REPUBLIKA.CO.ID, JAKARTA -- Wakil Presiden Jusuf Kalla mengatakan, anjloknya nilai tukar Rupiah terhadap dolar merupakan gejala dunia. Ia mengatakan, menurunnya nilai mata uang tidak hanya terjadi di Indonesia, namun juga di sejumlah negara lainnya.
Untuk menekan anjloknya nilai tukar Rupiah, kata JK, pemerintah meminta masyarakat untuk mengurangi pemakaian dolar. Lebih lanjut, ia mengatakan Bank Indonesia telah mengatur penggunaan mata uang dolar tersebut.
Sebab, JK menilai kondisi ini disebabkan oleh menguatnya nilai tukar dolar terhadap mata uang lainnya. "Orang banyak lari. Ekonomi di Asia itu menurun, banyak orang keluar dari Asia di Amerika," kata JK di kantor Wakil Presiden, Jakarta, Jumat (21/8).
Bahkan, kata JK, negara tetangga Malaysia mengalami penurunan nilai mata uang lebih parah ketimbang Indonesia. "Ini sekali lagi gejala dunia karena Cina. Malaysia lebih hebat lagi turunnya, minyak turun, saham turun maka terjadi pelemahan-pelemahan mata uang akibat ekonomi turun," jelas.
Tak hanya itu, pemerintah juga berupaya untuk mengurangi impor serta meningkatkan ekspor. Kendati demikian, ia menilai tak mudah untuk meningkatkan jumlah ekspor produk dalam negeri. "Kemudian, diusahakan ekspor tapi tidak mudah. Karena itu produksi dalam negeri lah harus naik. Sempit yang bisa dibuat tapi harus dibuat," kata JK.

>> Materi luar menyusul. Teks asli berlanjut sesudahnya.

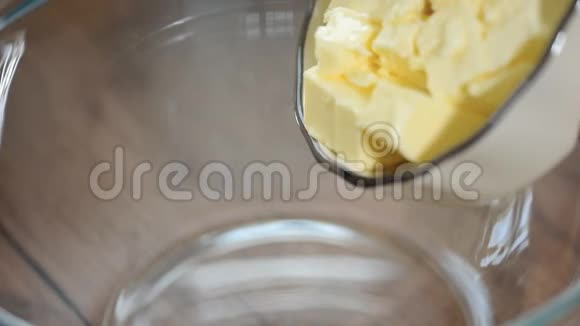 一个女人把一块黄油放进碗里特写视频的预览图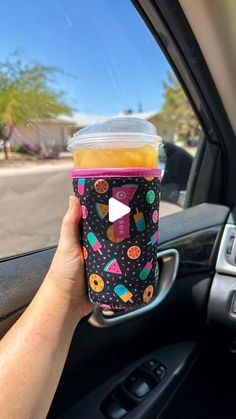 a person holding up a cup in their car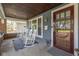 Inviting front porch with rocking chairs, a blue rug, and craftsman architectural details at 1132 Evison St, Indianapolis, IN 46203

JK pun menilai kondisi melemahnya mata uang Rupiah berbeda dengan krisis yang terjadi pada 1998, silam. Ia menjelaskan, krisis yang terjadi pada 1998 disebabkan oleh rusaknya sistem perbankan yang kemudian berdampak pada perdagangan dan industri.
Namun, kondisi perbankan saat ini masih cukup baik lantaran peraturannya yang lebih ketat. "Saya kira berbeda, 99 itu kan krisis yang dirusak perbankan. Karena peraturannya lebih ketat sekarang perbankan masih bisa cukup baik. Memang yang hati-hati ialah ekonomi nasional harus efisien itu saja," jelas dia.
Seperti diketahui, nilai mata uang Rupiah terhadap dolar AS hari ini menyentuh angka 13.963 per dolar AS. Bank Indonesia menyebut anjloknya nilai tukar Rupiah masih disebabkan oleh tekanan ekonomi global.